Stored items
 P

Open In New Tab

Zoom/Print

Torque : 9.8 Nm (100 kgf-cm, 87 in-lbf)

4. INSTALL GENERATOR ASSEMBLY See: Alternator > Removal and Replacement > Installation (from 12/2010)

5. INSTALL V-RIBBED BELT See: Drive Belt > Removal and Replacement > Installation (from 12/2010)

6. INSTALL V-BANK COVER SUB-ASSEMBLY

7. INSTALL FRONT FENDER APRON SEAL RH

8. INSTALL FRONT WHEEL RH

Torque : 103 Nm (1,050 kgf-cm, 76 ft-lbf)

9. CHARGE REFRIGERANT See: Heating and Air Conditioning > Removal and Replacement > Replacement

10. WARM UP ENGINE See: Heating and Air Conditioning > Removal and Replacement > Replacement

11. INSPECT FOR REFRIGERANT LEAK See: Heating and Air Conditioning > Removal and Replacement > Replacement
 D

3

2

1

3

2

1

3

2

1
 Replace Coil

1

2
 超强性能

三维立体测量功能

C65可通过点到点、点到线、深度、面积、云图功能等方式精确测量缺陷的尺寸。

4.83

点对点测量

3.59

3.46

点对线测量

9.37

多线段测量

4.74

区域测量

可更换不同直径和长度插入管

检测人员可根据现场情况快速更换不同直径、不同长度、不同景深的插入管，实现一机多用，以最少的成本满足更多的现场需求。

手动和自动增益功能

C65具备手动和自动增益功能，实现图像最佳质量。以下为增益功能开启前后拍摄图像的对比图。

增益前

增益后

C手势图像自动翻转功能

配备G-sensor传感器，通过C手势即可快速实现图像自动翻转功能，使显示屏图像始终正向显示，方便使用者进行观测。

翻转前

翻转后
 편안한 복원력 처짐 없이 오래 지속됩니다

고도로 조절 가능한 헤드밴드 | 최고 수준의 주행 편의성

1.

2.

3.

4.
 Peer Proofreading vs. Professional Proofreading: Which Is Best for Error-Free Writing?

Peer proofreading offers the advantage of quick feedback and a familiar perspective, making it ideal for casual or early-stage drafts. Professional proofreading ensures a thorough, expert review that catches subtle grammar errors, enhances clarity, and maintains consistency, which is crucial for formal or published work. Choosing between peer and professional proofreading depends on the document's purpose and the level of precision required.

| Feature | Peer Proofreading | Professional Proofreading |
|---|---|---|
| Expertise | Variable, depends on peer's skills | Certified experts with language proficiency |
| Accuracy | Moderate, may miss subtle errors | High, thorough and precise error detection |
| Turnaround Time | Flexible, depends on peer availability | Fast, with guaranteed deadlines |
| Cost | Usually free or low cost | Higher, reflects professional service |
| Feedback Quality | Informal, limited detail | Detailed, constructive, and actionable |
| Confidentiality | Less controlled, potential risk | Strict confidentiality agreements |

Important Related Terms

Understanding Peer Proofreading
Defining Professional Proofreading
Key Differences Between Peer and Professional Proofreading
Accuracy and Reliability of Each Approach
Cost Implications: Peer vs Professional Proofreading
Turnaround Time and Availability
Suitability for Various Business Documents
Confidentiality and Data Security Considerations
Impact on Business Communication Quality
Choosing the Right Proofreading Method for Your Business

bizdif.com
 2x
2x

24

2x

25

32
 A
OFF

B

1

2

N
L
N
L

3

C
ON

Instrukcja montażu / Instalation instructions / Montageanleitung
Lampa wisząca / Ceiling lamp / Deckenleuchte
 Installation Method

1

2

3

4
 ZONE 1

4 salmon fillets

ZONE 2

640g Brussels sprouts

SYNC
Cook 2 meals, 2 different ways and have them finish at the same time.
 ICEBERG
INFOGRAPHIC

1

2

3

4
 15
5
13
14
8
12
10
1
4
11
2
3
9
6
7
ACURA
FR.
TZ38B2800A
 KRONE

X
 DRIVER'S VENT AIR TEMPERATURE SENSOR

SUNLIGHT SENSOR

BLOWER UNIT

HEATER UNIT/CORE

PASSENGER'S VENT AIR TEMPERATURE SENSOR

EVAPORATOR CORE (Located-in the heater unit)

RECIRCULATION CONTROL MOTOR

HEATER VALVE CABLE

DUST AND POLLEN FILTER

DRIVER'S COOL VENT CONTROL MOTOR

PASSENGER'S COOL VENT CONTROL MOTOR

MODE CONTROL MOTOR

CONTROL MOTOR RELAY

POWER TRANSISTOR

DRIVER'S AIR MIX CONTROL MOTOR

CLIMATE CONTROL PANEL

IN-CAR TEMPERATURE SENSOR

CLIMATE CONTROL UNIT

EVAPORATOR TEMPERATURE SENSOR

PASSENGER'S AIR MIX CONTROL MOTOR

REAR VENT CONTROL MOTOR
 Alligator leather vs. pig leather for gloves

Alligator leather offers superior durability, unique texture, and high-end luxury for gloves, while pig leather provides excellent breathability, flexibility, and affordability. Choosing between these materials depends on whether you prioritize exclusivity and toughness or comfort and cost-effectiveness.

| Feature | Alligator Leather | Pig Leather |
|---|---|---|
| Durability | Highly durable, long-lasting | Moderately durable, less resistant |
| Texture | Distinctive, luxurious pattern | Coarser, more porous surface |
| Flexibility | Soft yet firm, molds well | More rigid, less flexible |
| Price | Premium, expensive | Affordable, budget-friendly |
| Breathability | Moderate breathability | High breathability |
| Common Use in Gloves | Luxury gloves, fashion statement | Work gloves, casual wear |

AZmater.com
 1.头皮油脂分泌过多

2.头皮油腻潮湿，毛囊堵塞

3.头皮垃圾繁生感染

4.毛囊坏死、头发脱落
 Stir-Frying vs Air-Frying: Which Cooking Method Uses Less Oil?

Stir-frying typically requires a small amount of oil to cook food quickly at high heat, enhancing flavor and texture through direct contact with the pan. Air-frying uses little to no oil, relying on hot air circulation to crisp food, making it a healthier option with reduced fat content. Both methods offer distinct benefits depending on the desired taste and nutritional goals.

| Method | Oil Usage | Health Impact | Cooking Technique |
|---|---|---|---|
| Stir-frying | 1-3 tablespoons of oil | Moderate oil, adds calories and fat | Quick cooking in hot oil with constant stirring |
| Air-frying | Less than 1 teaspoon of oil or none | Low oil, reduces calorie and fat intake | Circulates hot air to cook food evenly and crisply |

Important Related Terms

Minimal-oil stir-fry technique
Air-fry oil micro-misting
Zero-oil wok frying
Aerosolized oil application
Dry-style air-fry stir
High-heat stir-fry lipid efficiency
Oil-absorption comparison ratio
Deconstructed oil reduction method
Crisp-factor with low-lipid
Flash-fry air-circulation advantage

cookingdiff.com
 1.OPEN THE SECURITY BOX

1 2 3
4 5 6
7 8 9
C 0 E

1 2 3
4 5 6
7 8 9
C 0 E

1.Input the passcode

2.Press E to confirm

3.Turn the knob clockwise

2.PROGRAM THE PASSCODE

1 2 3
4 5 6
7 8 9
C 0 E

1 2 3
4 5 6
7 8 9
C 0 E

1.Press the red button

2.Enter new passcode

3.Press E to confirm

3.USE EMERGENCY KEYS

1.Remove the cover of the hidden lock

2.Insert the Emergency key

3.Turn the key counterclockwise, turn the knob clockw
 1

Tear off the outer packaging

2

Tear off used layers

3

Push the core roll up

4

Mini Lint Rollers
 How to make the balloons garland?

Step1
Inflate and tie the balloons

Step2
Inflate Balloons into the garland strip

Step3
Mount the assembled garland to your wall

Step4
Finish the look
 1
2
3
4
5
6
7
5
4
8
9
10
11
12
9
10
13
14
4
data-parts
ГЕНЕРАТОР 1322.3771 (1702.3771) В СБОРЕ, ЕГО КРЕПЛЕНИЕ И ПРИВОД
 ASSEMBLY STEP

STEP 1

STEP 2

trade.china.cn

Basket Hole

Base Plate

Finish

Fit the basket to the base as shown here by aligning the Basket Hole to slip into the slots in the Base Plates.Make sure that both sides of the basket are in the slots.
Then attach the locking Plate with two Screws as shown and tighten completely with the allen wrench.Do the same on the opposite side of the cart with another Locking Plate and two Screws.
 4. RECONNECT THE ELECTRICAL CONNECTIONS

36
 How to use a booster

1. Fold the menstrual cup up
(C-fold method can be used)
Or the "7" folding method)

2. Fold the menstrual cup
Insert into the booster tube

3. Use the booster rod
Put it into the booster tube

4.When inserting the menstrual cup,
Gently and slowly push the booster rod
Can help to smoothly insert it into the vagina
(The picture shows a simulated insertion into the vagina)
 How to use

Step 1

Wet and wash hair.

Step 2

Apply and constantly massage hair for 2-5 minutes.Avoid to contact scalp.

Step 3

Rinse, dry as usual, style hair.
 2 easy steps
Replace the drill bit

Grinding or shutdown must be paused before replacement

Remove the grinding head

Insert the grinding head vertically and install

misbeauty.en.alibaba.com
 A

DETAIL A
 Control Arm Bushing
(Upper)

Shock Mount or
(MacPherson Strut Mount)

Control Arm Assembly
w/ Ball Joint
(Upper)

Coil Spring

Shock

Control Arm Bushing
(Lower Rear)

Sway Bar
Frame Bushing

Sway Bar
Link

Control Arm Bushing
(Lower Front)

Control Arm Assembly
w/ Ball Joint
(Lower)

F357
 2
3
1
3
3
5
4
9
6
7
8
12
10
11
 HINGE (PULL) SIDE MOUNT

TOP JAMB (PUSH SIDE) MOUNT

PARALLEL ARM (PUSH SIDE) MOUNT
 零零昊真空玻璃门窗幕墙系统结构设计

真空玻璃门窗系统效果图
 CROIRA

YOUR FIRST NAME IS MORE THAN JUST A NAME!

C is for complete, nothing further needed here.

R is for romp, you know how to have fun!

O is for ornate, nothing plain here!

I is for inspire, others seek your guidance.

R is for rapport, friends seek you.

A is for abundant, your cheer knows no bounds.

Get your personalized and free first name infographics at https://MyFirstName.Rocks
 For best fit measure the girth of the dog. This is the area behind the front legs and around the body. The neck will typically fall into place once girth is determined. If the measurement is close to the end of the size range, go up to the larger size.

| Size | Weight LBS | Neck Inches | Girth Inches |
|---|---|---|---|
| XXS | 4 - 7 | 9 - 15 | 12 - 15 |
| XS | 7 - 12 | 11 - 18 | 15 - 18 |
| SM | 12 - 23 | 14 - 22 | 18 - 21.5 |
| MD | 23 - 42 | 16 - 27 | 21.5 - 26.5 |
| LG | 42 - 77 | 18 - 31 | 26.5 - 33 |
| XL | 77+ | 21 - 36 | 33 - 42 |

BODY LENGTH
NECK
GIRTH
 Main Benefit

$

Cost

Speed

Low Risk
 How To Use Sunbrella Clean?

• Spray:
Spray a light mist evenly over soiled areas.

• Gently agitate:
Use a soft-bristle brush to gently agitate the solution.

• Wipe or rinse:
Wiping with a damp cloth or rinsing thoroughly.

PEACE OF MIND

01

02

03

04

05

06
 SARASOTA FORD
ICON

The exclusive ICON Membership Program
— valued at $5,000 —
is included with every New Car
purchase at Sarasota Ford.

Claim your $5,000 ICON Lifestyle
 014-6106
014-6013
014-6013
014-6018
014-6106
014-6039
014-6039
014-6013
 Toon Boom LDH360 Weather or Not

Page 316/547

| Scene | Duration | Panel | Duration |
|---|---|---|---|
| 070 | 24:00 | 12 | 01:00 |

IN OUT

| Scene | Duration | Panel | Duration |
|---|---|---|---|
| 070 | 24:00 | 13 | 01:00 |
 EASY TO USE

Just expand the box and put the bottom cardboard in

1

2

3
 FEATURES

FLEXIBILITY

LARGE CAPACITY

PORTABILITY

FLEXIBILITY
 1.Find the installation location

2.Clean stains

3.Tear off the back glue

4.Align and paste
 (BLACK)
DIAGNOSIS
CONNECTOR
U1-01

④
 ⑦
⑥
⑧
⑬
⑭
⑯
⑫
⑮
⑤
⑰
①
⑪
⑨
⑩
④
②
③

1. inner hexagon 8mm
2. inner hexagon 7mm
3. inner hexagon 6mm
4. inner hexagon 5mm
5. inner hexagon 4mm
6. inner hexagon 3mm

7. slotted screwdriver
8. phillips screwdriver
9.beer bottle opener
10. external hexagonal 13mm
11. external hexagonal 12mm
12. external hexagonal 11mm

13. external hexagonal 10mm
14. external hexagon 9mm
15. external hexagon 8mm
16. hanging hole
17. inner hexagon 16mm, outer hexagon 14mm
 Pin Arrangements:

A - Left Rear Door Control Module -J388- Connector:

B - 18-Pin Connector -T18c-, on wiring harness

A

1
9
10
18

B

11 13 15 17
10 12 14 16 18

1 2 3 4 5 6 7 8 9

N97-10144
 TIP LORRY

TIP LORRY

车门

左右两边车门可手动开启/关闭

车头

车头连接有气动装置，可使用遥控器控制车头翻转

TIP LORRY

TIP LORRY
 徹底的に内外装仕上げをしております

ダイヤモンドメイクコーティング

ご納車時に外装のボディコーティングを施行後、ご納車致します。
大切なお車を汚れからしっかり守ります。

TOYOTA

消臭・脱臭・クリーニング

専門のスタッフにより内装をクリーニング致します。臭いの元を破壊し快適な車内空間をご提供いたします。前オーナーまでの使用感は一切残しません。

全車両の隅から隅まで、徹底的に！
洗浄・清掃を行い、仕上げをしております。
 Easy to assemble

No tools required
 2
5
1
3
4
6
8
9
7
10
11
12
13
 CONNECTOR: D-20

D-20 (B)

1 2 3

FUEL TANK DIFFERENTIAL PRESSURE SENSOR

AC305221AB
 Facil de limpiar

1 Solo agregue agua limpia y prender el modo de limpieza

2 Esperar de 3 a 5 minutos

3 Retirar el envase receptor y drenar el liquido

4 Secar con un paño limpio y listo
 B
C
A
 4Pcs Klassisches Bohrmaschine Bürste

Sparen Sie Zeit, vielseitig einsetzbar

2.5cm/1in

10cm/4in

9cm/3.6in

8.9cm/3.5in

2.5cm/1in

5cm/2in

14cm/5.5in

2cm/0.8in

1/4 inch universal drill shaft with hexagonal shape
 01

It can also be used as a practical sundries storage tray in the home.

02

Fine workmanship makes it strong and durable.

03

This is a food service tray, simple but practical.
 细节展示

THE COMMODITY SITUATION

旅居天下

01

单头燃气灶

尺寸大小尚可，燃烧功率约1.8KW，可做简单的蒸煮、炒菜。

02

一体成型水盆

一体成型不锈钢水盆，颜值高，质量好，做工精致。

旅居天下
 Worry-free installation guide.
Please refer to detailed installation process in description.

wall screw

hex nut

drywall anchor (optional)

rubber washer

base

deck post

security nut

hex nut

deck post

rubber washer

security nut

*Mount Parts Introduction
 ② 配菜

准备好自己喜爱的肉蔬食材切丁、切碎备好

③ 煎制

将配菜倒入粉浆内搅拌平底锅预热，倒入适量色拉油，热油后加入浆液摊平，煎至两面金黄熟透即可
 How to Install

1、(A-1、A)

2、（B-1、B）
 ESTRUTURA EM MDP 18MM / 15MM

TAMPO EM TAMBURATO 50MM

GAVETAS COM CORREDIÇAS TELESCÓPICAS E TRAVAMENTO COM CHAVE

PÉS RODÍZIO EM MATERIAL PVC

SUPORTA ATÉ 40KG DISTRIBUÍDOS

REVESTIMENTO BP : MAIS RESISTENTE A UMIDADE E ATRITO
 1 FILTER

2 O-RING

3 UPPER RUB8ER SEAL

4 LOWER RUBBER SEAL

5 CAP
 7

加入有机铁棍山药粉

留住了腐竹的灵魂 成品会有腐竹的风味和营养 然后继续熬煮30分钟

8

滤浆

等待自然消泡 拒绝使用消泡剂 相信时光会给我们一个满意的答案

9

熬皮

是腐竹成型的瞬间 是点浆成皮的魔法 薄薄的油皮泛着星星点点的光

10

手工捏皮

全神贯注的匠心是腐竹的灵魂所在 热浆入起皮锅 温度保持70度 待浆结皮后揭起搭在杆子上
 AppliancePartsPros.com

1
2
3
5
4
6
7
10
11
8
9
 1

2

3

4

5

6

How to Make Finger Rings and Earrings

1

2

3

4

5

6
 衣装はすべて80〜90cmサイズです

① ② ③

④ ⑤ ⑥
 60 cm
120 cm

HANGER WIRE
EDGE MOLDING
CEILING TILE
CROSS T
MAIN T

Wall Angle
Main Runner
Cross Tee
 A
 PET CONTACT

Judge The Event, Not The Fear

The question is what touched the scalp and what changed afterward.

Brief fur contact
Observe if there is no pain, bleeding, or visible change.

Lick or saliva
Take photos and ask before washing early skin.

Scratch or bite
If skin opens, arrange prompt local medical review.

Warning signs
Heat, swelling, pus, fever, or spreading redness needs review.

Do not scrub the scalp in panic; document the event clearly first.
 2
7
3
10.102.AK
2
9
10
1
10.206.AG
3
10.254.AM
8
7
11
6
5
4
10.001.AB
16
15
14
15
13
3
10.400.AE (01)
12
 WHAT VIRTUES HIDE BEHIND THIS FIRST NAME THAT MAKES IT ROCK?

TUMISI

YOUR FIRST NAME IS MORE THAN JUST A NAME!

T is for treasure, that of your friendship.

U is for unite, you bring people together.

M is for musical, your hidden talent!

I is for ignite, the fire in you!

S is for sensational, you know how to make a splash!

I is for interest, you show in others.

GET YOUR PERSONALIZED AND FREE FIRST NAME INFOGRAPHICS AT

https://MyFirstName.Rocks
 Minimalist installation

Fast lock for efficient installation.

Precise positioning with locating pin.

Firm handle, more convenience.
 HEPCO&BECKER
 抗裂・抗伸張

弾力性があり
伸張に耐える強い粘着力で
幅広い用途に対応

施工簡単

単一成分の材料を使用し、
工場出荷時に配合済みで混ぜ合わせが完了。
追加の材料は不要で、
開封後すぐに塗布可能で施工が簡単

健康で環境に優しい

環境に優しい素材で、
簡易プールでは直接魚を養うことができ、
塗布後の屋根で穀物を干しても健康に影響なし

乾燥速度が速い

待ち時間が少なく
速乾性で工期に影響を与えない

[WORK TO COMPLETE]
Lines from the top of the entries through the line with "error detection |" are to be transcribed exactly, and nothing more.

[ANSWER TO THE EXERCISE]
 P

Open In New Tab

Zoom/Print

Torque : 9.8 Nm (100 kgf-cm, 87 in-lbf)

4. INSTALL GENERATOR ASSEMBLY See: Alternator > Removal and Replacement > Installation (from 12/2010)

5. INSTALL V-RIBBED BELT See: Drive Belt > Removal and Replacement > Installation (from 12/2010)

6. INSTALL V-BANK COVER SUB-ASSEMBLY

7. INSTALL FRONT FENDER APRON SEAL RH

8. INSTALL FRONT WHEEL RH

Torque : 103 Nm (1,050 kgf-cm, 76 ft-lbf)

9. CHARGE REFRIGERANT See: Heating and Air Conditioning > Removal and Replacement > Replacement

10. WARM UP ENGINE See: Heating and Air Conditioning > Removal and Replacement > Replacement

11. INSPECT FOR REFRIGERANT LEAK See: Heating and Air Conditioning > Removal and Replacement > Replacement
 D

3

2

1

3

2

1

3

2

1
 Replace Coil

1

2
 超强性能

三维立体测量功能

C65可通过点到点、点到线、深度、面积、云图功能等方式精确测量缺陷的尺寸。

4.83

点对点测量

3.59

3.46

点对线测量

9.37

多线段测量

4.74

区域测量

可更换不同直径和长度插入管

检测人员可根据现场情况快速更换不同直径、不同长度、不同景深的插入管，实现一机多用，以最少的成本满足更多的现场需求。

手动和自动增益功能

C65具备手动和自动增益功能，实现图像最佳质量。以下为增益功能开启前后拍摄图像的对比图。

增益前

增益后

C手势图像自动翻转功能

配备G-sensor传感器，通过C手势即可快速实现图像自动翻转功能，使显示屏图像始终正向显示，方便使用者进行观测。

翻转前

翻转后
 편안한 복원력 처짐 없이 오래 지속됩니다

고도로 조절 가능한 헤드밴드 | 최고 수준의 주행 편의성

1.

2.

3.

4.
 Peer Proofreading vs. Professional Proofreading: Which Is Best for Error-Free Writing?

Peer proofreading offers the advantage of quick feedback and a familiar perspective, making it ideal for casual or early-stage drafts. Professional proofreading ensures a thorough, expert review that catches subtle grammar errors, enhances clarity, and maintains consistency, which is crucial for formal or published work. Choosing between peer and professional proofreading depends on the document's purpose and the level of precision required.

| Feature | Peer Proofreading | Professional Proofreading |
|---|---|---|
| Expertise | Variable, depends on peer's skills | Certified experts with language proficiency |
| Accuracy | Moderate, may miss subtle errors | High, thorough and precise error detection |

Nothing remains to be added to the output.